▸ What the exercise asks:
Out of the material that follows, write out exactly the lines from the line with "Tim Holtz Distress" to the line with "Harry Selfridge C", both ends included, and no others.

+-------+

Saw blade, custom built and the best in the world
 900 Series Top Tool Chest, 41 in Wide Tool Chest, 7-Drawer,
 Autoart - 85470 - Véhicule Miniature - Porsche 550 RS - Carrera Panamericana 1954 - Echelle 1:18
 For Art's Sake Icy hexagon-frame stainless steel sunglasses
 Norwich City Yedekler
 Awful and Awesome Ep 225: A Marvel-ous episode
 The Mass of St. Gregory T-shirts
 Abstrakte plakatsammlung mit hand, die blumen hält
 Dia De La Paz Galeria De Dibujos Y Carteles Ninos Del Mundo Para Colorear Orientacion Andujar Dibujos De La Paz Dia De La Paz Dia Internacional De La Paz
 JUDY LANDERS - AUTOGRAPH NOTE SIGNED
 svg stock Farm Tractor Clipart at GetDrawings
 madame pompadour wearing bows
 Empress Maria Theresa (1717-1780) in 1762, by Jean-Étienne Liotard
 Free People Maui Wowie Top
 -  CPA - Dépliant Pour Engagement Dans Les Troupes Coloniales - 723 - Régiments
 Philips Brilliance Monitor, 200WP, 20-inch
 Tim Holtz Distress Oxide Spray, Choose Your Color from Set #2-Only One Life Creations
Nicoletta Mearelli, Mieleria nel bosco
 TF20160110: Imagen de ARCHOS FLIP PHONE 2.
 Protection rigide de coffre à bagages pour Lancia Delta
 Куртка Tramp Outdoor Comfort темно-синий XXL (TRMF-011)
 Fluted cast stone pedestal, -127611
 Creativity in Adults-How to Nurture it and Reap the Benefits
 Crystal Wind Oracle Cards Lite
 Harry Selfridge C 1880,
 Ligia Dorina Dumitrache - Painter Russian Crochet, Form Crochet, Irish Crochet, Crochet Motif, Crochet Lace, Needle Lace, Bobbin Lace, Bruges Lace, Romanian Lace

+-------+

▸ Your solution:
 Tim Holtz Distress Oxide Spray, Choose Your Color from Set #2-Only One Life Creations
Nicoletta Mearelli, Mieleria nel bosco
 TF20160110: Imagen de ARCHOS FLIP PHONE 2.
 Protection rigide de coffre à bagages pour Lancia Delta
 Куртка Tramp Outdoor Comfort темно-синий XXL (TRMF-011)
 Fluted cast stone pedestal, -127611
 Creativity in Adults-How to Nurture it and Reap the Benefits
 Crystal Wind Oracle Cards Lite
 Harry Selfridge C 1880,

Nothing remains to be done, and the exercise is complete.